Health Topics

Cherry-Red Marks

By DuPage Medical Group Dermatology

Cherry angiomas are small benign growths of small blood vessels that occur in almost all patients over the age of thirty. They can be as small as only 1-2 millimeters in diameter, or range in size up to a centimeter. Cherry angiomas may appear flat, or may become raised over time. Sometimes a patient may have only one lesion, or patients can have dozens of them. Most of the time, patients will notice the development of these lesions on the scalp, face, trunk, and extremities. Cherry angiomas can range in color from a bright cherry red to a dark, almost purple color, commonly seen in older patients and with larger lesions.

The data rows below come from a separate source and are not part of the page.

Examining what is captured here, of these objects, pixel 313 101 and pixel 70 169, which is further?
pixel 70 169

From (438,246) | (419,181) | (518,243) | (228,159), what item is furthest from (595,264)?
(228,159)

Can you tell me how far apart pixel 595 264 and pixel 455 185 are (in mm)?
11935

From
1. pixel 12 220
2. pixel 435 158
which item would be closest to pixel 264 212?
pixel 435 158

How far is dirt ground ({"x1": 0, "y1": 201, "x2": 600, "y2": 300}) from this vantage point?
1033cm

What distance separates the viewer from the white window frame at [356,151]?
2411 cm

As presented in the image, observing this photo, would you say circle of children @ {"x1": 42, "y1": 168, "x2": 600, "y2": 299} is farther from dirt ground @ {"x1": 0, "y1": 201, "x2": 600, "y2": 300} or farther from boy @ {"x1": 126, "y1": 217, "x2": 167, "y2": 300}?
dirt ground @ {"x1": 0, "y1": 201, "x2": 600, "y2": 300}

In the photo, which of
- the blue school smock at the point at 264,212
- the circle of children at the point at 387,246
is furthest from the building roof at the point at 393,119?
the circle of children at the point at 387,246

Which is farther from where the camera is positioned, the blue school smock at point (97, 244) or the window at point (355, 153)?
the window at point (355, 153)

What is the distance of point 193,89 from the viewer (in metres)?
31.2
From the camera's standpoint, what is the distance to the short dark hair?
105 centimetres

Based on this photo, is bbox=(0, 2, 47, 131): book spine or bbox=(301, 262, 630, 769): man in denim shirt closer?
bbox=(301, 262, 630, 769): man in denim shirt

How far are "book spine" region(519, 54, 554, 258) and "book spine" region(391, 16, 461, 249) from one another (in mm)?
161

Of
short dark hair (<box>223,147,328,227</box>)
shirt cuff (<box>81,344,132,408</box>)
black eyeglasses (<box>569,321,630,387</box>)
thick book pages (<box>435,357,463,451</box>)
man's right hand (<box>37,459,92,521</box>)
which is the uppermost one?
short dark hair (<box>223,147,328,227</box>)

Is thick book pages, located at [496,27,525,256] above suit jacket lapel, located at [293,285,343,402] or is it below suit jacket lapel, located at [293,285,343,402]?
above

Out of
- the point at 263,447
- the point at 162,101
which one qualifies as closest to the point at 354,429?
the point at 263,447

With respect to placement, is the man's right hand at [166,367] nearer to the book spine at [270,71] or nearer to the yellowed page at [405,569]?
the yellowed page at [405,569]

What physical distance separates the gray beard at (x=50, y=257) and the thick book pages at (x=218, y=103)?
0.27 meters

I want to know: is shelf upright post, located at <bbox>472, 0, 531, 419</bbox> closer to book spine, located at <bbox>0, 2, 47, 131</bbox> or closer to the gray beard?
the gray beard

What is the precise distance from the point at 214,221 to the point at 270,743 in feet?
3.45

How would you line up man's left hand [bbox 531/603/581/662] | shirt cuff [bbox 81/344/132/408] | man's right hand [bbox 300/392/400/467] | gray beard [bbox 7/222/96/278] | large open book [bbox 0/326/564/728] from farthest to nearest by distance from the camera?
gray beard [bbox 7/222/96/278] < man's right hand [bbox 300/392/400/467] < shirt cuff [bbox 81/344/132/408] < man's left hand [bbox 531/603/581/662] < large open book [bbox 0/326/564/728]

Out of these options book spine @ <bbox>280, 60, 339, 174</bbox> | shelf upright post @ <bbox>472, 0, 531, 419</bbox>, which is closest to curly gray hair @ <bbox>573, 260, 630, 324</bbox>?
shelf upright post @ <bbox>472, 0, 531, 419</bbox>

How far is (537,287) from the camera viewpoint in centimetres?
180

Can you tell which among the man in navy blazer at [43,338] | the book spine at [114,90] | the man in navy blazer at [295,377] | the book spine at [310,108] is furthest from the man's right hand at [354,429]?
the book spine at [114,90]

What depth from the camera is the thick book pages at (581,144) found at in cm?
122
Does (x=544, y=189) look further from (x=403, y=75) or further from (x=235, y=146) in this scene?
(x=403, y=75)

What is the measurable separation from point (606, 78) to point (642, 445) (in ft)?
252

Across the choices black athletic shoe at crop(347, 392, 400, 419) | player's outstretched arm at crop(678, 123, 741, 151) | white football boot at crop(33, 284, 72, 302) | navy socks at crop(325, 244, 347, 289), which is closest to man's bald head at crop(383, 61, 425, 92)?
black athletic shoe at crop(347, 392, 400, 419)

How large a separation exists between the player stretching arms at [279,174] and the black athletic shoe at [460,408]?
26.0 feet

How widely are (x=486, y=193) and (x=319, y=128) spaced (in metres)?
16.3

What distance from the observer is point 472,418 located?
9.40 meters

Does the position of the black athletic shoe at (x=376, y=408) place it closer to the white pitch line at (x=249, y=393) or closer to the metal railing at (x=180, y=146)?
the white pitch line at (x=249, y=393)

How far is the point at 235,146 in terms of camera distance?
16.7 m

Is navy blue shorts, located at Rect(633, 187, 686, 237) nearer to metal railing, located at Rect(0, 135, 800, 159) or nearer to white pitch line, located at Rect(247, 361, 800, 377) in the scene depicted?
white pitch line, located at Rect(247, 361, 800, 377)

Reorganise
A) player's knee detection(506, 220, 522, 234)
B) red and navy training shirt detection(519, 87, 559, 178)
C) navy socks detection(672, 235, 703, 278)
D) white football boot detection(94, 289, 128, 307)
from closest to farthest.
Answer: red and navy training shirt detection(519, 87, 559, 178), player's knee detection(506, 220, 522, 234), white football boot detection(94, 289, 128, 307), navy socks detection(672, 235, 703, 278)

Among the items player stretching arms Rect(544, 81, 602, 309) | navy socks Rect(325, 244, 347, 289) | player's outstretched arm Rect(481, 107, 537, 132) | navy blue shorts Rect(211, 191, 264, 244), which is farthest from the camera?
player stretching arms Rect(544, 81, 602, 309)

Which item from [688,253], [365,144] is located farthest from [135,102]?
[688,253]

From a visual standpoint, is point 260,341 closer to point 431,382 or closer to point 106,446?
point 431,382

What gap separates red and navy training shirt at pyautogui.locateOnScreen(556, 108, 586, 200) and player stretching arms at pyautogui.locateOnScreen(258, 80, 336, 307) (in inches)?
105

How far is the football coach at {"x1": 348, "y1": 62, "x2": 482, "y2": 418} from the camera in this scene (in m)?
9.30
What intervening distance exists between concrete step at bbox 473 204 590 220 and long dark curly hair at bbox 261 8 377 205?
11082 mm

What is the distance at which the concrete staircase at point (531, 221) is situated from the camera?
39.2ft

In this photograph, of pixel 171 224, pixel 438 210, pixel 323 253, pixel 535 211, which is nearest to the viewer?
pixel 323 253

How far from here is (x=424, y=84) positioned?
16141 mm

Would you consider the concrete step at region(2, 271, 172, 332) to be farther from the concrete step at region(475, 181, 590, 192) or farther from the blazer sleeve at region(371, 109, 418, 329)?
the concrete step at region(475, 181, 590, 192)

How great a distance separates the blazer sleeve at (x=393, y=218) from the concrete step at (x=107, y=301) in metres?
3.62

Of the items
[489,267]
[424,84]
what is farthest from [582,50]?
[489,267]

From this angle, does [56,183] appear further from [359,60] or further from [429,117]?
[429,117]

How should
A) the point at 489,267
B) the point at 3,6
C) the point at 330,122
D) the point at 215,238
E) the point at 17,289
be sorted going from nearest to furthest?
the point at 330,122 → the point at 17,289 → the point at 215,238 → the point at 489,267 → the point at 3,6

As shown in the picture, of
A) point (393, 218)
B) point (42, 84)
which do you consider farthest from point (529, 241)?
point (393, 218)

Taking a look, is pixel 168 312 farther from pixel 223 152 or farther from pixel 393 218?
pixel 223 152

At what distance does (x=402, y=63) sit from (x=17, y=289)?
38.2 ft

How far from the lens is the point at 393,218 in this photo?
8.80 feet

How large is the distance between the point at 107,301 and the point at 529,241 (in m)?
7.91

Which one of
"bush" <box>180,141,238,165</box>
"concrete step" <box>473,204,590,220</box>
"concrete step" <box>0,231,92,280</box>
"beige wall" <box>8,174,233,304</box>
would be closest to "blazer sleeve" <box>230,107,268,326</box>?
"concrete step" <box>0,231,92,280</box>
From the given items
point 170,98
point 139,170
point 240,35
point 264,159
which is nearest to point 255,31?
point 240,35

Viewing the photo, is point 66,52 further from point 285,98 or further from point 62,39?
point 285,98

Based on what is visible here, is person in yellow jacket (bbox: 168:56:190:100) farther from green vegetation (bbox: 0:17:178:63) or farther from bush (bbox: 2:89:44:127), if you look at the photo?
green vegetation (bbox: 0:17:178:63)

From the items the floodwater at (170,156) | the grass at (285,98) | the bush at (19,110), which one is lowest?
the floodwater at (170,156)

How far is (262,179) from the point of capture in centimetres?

They are almost always few to no symptoms unless they have been traumatized, for instance, being cut when shaved over, etc.

Once the lesions appear, they are permanent. Cherry angiomas are usually red and smooth, with even borders. They should not rapidly increase in size, scab, scale, or bleed. Lesions that exhibit these symptoms should be promptly evaluated by a dermatology provider. Many patients are unsatisfied with the appearance of these lesions either due to the location or the color. Fortunately, there are several treatment options available for removal of these lesions; however, treatment is usually considered cosmetic. Treatments include burning, shaving, freezing, or laser removal.